1. Argument
    An attempt to support a claim or an assertion by providing a reason or reasons for accepting it. The claim that is supported is called the conclusion of the argument, and the claim or clains that provide the support are called the premises.
  2. Conclusion
    In an argument, the claim that is argued for.
  3. Conclusion Indicator
    A word or phrase (e.g., "therefore") that ordinarily indicates the presence of the conclusion of an argument.
  4. Issue
    A point that is or might be disputed, debated, or wondered about.

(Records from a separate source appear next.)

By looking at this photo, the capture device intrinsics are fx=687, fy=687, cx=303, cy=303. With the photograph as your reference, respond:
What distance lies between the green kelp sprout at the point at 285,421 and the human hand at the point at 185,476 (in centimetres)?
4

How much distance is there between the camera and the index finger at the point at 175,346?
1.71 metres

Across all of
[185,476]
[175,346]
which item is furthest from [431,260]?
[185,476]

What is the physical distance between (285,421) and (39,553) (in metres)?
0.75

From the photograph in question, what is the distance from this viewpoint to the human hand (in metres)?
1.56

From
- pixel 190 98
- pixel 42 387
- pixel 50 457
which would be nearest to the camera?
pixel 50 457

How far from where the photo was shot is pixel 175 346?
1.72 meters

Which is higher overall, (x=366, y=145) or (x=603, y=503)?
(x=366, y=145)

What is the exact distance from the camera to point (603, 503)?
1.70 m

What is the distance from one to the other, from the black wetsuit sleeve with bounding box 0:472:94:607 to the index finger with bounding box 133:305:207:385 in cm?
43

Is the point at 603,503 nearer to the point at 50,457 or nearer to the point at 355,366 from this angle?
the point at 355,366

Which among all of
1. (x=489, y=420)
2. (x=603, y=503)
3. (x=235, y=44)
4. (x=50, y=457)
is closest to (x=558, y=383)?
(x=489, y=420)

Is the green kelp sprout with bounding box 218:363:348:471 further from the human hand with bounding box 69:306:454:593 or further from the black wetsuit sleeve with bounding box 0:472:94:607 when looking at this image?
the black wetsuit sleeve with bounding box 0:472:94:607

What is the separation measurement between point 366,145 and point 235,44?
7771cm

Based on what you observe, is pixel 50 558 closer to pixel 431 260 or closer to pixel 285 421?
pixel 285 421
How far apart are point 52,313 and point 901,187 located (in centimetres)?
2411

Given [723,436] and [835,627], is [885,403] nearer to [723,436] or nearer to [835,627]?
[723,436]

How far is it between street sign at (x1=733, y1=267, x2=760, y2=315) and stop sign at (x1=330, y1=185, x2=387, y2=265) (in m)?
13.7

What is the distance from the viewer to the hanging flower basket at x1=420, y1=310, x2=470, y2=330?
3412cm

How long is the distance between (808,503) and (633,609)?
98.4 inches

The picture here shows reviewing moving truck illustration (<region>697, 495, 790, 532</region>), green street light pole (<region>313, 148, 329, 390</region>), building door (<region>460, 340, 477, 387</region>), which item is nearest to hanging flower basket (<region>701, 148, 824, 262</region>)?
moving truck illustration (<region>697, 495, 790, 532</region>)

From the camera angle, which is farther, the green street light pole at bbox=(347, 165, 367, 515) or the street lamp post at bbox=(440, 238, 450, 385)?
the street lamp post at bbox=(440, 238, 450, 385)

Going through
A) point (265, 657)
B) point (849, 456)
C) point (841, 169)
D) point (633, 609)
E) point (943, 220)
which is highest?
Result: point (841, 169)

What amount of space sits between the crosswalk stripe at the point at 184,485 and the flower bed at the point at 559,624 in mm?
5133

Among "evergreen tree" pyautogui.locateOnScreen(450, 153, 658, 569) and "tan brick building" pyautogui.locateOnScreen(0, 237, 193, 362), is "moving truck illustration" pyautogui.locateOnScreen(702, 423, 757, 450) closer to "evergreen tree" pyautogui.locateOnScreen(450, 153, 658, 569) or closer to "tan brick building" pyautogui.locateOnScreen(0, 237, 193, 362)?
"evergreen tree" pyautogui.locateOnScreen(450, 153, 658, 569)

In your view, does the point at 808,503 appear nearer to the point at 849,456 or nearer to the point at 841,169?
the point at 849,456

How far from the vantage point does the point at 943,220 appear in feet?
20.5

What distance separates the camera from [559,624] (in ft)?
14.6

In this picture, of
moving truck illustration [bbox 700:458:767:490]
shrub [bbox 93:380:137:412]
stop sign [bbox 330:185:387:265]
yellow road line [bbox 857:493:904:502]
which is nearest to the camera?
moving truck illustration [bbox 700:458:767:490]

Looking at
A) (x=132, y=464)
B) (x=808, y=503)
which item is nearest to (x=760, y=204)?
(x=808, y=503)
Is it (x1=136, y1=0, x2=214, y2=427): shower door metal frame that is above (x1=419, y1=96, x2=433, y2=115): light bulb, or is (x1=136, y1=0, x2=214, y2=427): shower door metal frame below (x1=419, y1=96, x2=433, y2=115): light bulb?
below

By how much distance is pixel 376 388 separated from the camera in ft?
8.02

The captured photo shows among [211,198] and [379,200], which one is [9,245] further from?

Issues are often introduced by the word "whether," as the example "whether this train goes to Chattanooga."
  5. Nonsubjective Claim
    A claim about a factual issue
  6. Nonsubjective issue / question
    An issue that there are generally accepted methods for settling; a question for which there are generally accepted means for determining an answer.
  7. Premise
    The claim or claims in an argument that provide the reasons for believing the conclusion.
  8. Premise Indicator
    A word or phrase (e.g., "because") that ordinarily indicates the presence of the premise of an argument.
  9. Relativism
    The view that two different cultures can be correct in their opinions on the same nonsubjective issue.
  10. Subjective Claim
    A claim about a nonfactual issue.
  11. Subjective issue / quesion
    An issue for which it is not required that one of two disagreeing parties be mistaken or concerning which there is no generally accepted method of resolving.
  12. Subjectivism
    The assumption that what is true for opne person is not necessarily true for another.